The eternal problem of any farmer is money. It's never enough. Even when it's enough, it will not be enough as the uncertainty of being in agriculture in a very vulnerable country can only allow to measure results one harvest at a time. Some you lose, some you don’t lose as bad, some there’s a little left to keep the faith on what we do. 

Guatemala is a country where there’s no access to credit, there’s no venture capital, and no investors that will invest without a colonial mentality. The model for financing that existed in the coffee industry during the second half of the twentieth century consisted in recurring to receive loans from exporting houses on the promise of delivering the future harvest.

This model failed as well, and not only did it get the exporters broke, but the producers and half of the country’s production was lost more because of this than because of any natural catastrophe. 

The design of a new supply chain couldn’t be based exclusively on money. Even if it was available, the current models that were in place up until 2010 weren’t working. In order to move the industry forward and create a movement focused on quality something needed to happen that was completely outrageous and out of the box. 

Cooperativa del Tomastepec in Palencia was the first Cooperative I chose to work with after many years of avoiding collective enterprises. 

Tomastepec is integrated by perhaps some of the most stubborn people I have ever met. They had one advantage: they had built a centralized processing station. It was the dirtiest, most poorly planned, and most dysfunctional processing station, but they had one.

Josué Morales (center), explaining how to dry coffee at the Cooperativa Tomastepec. January 30, 2014.

Josué Morales (center), explaining how to dry coffee at the Cooperativa Tomastepec. January 30, 2014.

This cooperative was a couple of hours away from Guatemala City so it made sense for me to work with them. I could drive up there every weekend, or as often as needed. I was finally able to have a place where we could separate the production from many different producers from one area to understand what each one of them contributed individually.

**GOAL 1:** Translate this sentence from the text on Guatemalan coffee into Spanish: "Guatemala is a country where there’s no access to credit, there’s no venture capital, and no investors that will invest without a colonial mentality."
**GOAL 2:** Edit the part of the text on Guatemalan coffee that begins at the words "This cooperative was" and stops after "them contributed individually.", replacing "weekend" with "month".
**GOAL 3:** According to the text on Guatemalan coffee, what advantage did the Tomastepec cooperative have?

**ENTRIES SHOWN:**

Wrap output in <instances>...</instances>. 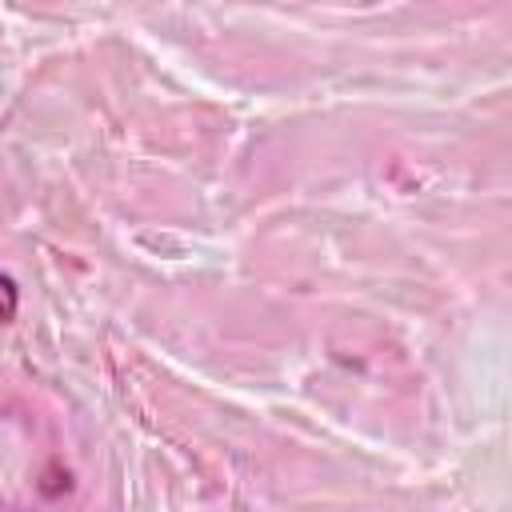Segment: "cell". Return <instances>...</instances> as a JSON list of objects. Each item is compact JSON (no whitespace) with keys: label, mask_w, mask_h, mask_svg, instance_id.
Here are the masks:
<instances>
[{"label":"cell","mask_w":512,"mask_h":512,"mask_svg":"<svg viewBox=\"0 0 512 512\" xmlns=\"http://www.w3.org/2000/svg\"><path fill=\"white\" fill-rule=\"evenodd\" d=\"M16 308H20V292H16V280L0 272V328H4V324H12Z\"/></svg>","instance_id":"1"}]
</instances>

**WRITTEN RESPONSE 1:** Guatemala es un país donde no hay acceso al crédito, no hay capital de riesgo y no hay inversionistas que inviertan sin una mentalidad colonial.

**WRITTEN RESPONSE 2:**
This cooperative was a couple of hours away from Guatemala City so it made sense for me to work with them. I could drive up there every month, or as often as needed. I was finally able to have a place where we could separate the production from many different producers from one area to understand what each one of them contributed individually.

**WRITTEN RESPONSE 3:** It had built a centralized processing station.